Signed: Rudolf BERNHARDT
Signed: Herbert PETZOLD
In accordance with Article 51 para. 2 of the Convention
(art. 51-2) and Rule 55 para. 2 of Rules of Court B, the concurring
opinion of Mr De Meyer is annexed to this judgment.
CONCURRING OPINION OF JUDGE DE MEYER
In this case it would have been sufficient to note that the
right to a fair trial necessarily (and not just "in principle")

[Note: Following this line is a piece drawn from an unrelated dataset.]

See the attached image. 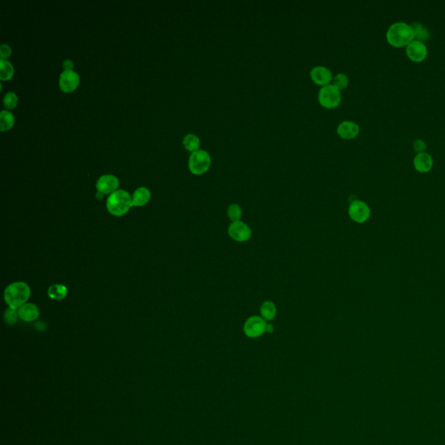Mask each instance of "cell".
<instances>
[{"label":"cell","mask_w":445,"mask_h":445,"mask_svg":"<svg viewBox=\"0 0 445 445\" xmlns=\"http://www.w3.org/2000/svg\"><path fill=\"white\" fill-rule=\"evenodd\" d=\"M273 330H274V326H273V325H271V324H267V326H266L267 332L272 333L273 332Z\"/></svg>","instance_id":"obj_30"},{"label":"cell","mask_w":445,"mask_h":445,"mask_svg":"<svg viewBox=\"0 0 445 445\" xmlns=\"http://www.w3.org/2000/svg\"><path fill=\"white\" fill-rule=\"evenodd\" d=\"M133 206L132 198L129 192L124 190H116L109 196L106 202V207L109 213L114 216H120L129 212L130 209Z\"/></svg>","instance_id":"obj_3"},{"label":"cell","mask_w":445,"mask_h":445,"mask_svg":"<svg viewBox=\"0 0 445 445\" xmlns=\"http://www.w3.org/2000/svg\"><path fill=\"white\" fill-rule=\"evenodd\" d=\"M103 196H104V194H102V193H100V192H98L96 197L98 198H99V199H102V198H103Z\"/></svg>","instance_id":"obj_31"},{"label":"cell","mask_w":445,"mask_h":445,"mask_svg":"<svg viewBox=\"0 0 445 445\" xmlns=\"http://www.w3.org/2000/svg\"><path fill=\"white\" fill-rule=\"evenodd\" d=\"M411 27L414 33V38H416L417 41L424 43V41H426L429 38V33L428 30L426 29L425 26L419 22L412 23Z\"/></svg>","instance_id":"obj_18"},{"label":"cell","mask_w":445,"mask_h":445,"mask_svg":"<svg viewBox=\"0 0 445 445\" xmlns=\"http://www.w3.org/2000/svg\"><path fill=\"white\" fill-rule=\"evenodd\" d=\"M18 316L22 320L25 322H32L38 318L39 316V310L38 306L33 304H25L17 310Z\"/></svg>","instance_id":"obj_15"},{"label":"cell","mask_w":445,"mask_h":445,"mask_svg":"<svg viewBox=\"0 0 445 445\" xmlns=\"http://www.w3.org/2000/svg\"><path fill=\"white\" fill-rule=\"evenodd\" d=\"M63 66L66 69V71H71V70H72V68H73V63H72V61L70 60V59H68V60L64 61V63H63Z\"/></svg>","instance_id":"obj_29"},{"label":"cell","mask_w":445,"mask_h":445,"mask_svg":"<svg viewBox=\"0 0 445 445\" xmlns=\"http://www.w3.org/2000/svg\"><path fill=\"white\" fill-rule=\"evenodd\" d=\"M360 132L359 125L353 121H343L337 128L338 136L343 139H353L357 137Z\"/></svg>","instance_id":"obj_13"},{"label":"cell","mask_w":445,"mask_h":445,"mask_svg":"<svg viewBox=\"0 0 445 445\" xmlns=\"http://www.w3.org/2000/svg\"><path fill=\"white\" fill-rule=\"evenodd\" d=\"M212 165V158L208 151L198 150L193 151L189 158V169L192 174L203 175L208 171Z\"/></svg>","instance_id":"obj_4"},{"label":"cell","mask_w":445,"mask_h":445,"mask_svg":"<svg viewBox=\"0 0 445 445\" xmlns=\"http://www.w3.org/2000/svg\"><path fill=\"white\" fill-rule=\"evenodd\" d=\"M67 293H68L67 288L62 284H54L50 286L48 290V296L51 299H64L66 297Z\"/></svg>","instance_id":"obj_21"},{"label":"cell","mask_w":445,"mask_h":445,"mask_svg":"<svg viewBox=\"0 0 445 445\" xmlns=\"http://www.w3.org/2000/svg\"><path fill=\"white\" fill-rule=\"evenodd\" d=\"M414 166L419 172H428L432 169L433 158L427 152H421L416 155L414 158Z\"/></svg>","instance_id":"obj_14"},{"label":"cell","mask_w":445,"mask_h":445,"mask_svg":"<svg viewBox=\"0 0 445 445\" xmlns=\"http://www.w3.org/2000/svg\"><path fill=\"white\" fill-rule=\"evenodd\" d=\"M243 214V211L240 205L237 204H231L227 208V215L232 222L240 221Z\"/></svg>","instance_id":"obj_23"},{"label":"cell","mask_w":445,"mask_h":445,"mask_svg":"<svg viewBox=\"0 0 445 445\" xmlns=\"http://www.w3.org/2000/svg\"><path fill=\"white\" fill-rule=\"evenodd\" d=\"M79 76L76 71H63L59 79V86L63 92H71L79 86Z\"/></svg>","instance_id":"obj_11"},{"label":"cell","mask_w":445,"mask_h":445,"mask_svg":"<svg viewBox=\"0 0 445 445\" xmlns=\"http://www.w3.org/2000/svg\"><path fill=\"white\" fill-rule=\"evenodd\" d=\"M18 317V312L16 309L9 308L4 312V321L8 325H15Z\"/></svg>","instance_id":"obj_25"},{"label":"cell","mask_w":445,"mask_h":445,"mask_svg":"<svg viewBox=\"0 0 445 445\" xmlns=\"http://www.w3.org/2000/svg\"><path fill=\"white\" fill-rule=\"evenodd\" d=\"M406 54H407L408 58L412 60L413 62L420 63L424 61L427 57L428 50H427V47L425 46V43L417 41V40H413L407 46Z\"/></svg>","instance_id":"obj_9"},{"label":"cell","mask_w":445,"mask_h":445,"mask_svg":"<svg viewBox=\"0 0 445 445\" xmlns=\"http://www.w3.org/2000/svg\"><path fill=\"white\" fill-rule=\"evenodd\" d=\"M15 118L12 113L7 111H2L0 113V131L5 132L11 129L14 125Z\"/></svg>","instance_id":"obj_19"},{"label":"cell","mask_w":445,"mask_h":445,"mask_svg":"<svg viewBox=\"0 0 445 445\" xmlns=\"http://www.w3.org/2000/svg\"><path fill=\"white\" fill-rule=\"evenodd\" d=\"M332 84L340 91L345 90L349 84V79L345 73H337V75L333 77Z\"/></svg>","instance_id":"obj_24"},{"label":"cell","mask_w":445,"mask_h":445,"mask_svg":"<svg viewBox=\"0 0 445 445\" xmlns=\"http://www.w3.org/2000/svg\"><path fill=\"white\" fill-rule=\"evenodd\" d=\"M310 77L314 83L317 85H320L322 87L330 84L333 79L332 73L330 70L329 68L323 66L313 67L310 72Z\"/></svg>","instance_id":"obj_10"},{"label":"cell","mask_w":445,"mask_h":445,"mask_svg":"<svg viewBox=\"0 0 445 445\" xmlns=\"http://www.w3.org/2000/svg\"><path fill=\"white\" fill-rule=\"evenodd\" d=\"M17 97L14 92H7L4 97V106L7 109H14L17 106Z\"/></svg>","instance_id":"obj_26"},{"label":"cell","mask_w":445,"mask_h":445,"mask_svg":"<svg viewBox=\"0 0 445 445\" xmlns=\"http://www.w3.org/2000/svg\"><path fill=\"white\" fill-rule=\"evenodd\" d=\"M349 216L352 220L357 223L366 222L370 216V210L369 206L361 200H354L349 204Z\"/></svg>","instance_id":"obj_7"},{"label":"cell","mask_w":445,"mask_h":445,"mask_svg":"<svg viewBox=\"0 0 445 445\" xmlns=\"http://www.w3.org/2000/svg\"><path fill=\"white\" fill-rule=\"evenodd\" d=\"M14 68L13 65L7 60H0V79L5 81L13 78Z\"/></svg>","instance_id":"obj_22"},{"label":"cell","mask_w":445,"mask_h":445,"mask_svg":"<svg viewBox=\"0 0 445 445\" xmlns=\"http://www.w3.org/2000/svg\"><path fill=\"white\" fill-rule=\"evenodd\" d=\"M260 313L264 320H273L277 315V307L273 302L265 301L261 305Z\"/></svg>","instance_id":"obj_17"},{"label":"cell","mask_w":445,"mask_h":445,"mask_svg":"<svg viewBox=\"0 0 445 445\" xmlns=\"http://www.w3.org/2000/svg\"><path fill=\"white\" fill-rule=\"evenodd\" d=\"M230 237L237 242H246L251 237V230L249 225L242 221L232 222L228 229Z\"/></svg>","instance_id":"obj_8"},{"label":"cell","mask_w":445,"mask_h":445,"mask_svg":"<svg viewBox=\"0 0 445 445\" xmlns=\"http://www.w3.org/2000/svg\"><path fill=\"white\" fill-rule=\"evenodd\" d=\"M150 198V192L147 188L140 187L134 192L132 202L134 206H144Z\"/></svg>","instance_id":"obj_16"},{"label":"cell","mask_w":445,"mask_h":445,"mask_svg":"<svg viewBox=\"0 0 445 445\" xmlns=\"http://www.w3.org/2000/svg\"><path fill=\"white\" fill-rule=\"evenodd\" d=\"M11 55H12V49H11L10 46L5 45V44L0 46V56H1V59L6 60L7 58L11 57Z\"/></svg>","instance_id":"obj_27"},{"label":"cell","mask_w":445,"mask_h":445,"mask_svg":"<svg viewBox=\"0 0 445 445\" xmlns=\"http://www.w3.org/2000/svg\"><path fill=\"white\" fill-rule=\"evenodd\" d=\"M389 44L394 47H404L412 43L414 33L411 25L404 22H397L390 26L386 34Z\"/></svg>","instance_id":"obj_2"},{"label":"cell","mask_w":445,"mask_h":445,"mask_svg":"<svg viewBox=\"0 0 445 445\" xmlns=\"http://www.w3.org/2000/svg\"><path fill=\"white\" fill-rule=\"evenodd\" d=\"M118 185V179L113 175H104L100 177L96 183L98 192L102 194H112L113 192H116Z\"/></svg>","instance_id":"obj_12"},{"label":"cell","mask_w":445,"mask_h":445,"mask_svg":"<svg viewBox=\"0 0 445 445\" xmlns=\"http://www.w3.org/2000/svg\"><path fill=\"white\" fill-rule=\"evenodd\" d=\"M426 147H427L426 144L422 139H416L414 142V144H413V148H414L415 151L417 152V154L421 153V152H425Z\"/></svg>","instance_id":"obj_28"},{"label":"cell","mask_w":445,"mask_h":445,"mask_svg":"<svg viewBox=\"0 0 445 445\" xmlns=\"http://www.w3.org/2000/svg\"><path fill=\"white\" fill-rule=\"evenodd\" d=\"M266 321L262 316H252L246 321L244 331L247 337L257 338L266 332Z\"/></svg>","instance_id":"obj_6"},{"label":"cell","mask_w":445,"mask_h":445,"mask_svg":"<svg viewBox=\"0 0 445 445\" xmlns=\"http://www.w3.org/2000/svg\"><path fill=\"white\" fill-rule=\"evenodd\" d=\"M183 144L184 148L192 152L199 150V137L195 134H187L185 137H183Z\"/></svg>","instance_id":"obj_20"},{"label":"cell","mask_w":445,"mask_h":445,"mask_svg":"<svg viewBox=\"0 0 445 445\" xmlns=\"http://www.w3.org/2000/svg\"><path fill=\"white\" fill-rule=\"evenodd\" d=\"M31 295V289L27 283L16 282L10 284L4 291V301L10 308H20L26 304Z\"/></svg>","instance_id":"obj_1"},{"label":"cell","mask_w":445,"mask_h":445,"mask_svg":"<svg viewBox=\"0 0 445 445\" xmlns=\"http://www.w3.org/2000/svg\"><path fill=\"white\" fill-rule=\"evenodd\" d=\"M318 101L325 108H336L341 103V91L333 85L332 83L325 85L319 90Z\"/></svg>","instance_id":"obj_5"}]
</instances>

implies, for the parties to a trial, the right to "have knowledge of
and comment on all evidence adduced or observations filed" (1), and
that this right had therefore been manifestly infringed, in that no
copy of the observations sent to the Federal Court by the
Cantonal Court had been supplied to Mr Nideröst-Huber (2).
1. See paragraph 24 of the judgment.
2. See paragraph 10 of the judgment.
We did not have to spend time replying to the unconvincing
arguments by which it was sought to justify what happened in this case.
In the expatiatory remarks which we felt obliged to make in
reply to these arguments we were thus led to say some things that it
would have been better for us not to have said.
Firstly, it is not at all certain that in this area
Contracting States enjoy "greater latitude" in civil cases "than in the
criminal sphere" (3). The fact that this assertion has been made, and
- be it said - without sufficient justification, in earlier judgments
is no reason to repeat it yet again here.
3. See paragraph 28 of the judgment.
Moreover, it was completely unnecessary to concede that "the
filing of observations like those in issue in the present case is
calculated to save time and expedite the proceedings" (4). We had
already shown sufficient (and perhaps too much) understanding by
accepting that, "in itself", it was "not incompatible with the
requirements of a fair trial" (5).
4. See paragraph 30 of the judgment.
5. See paragraph 22 of the judgment.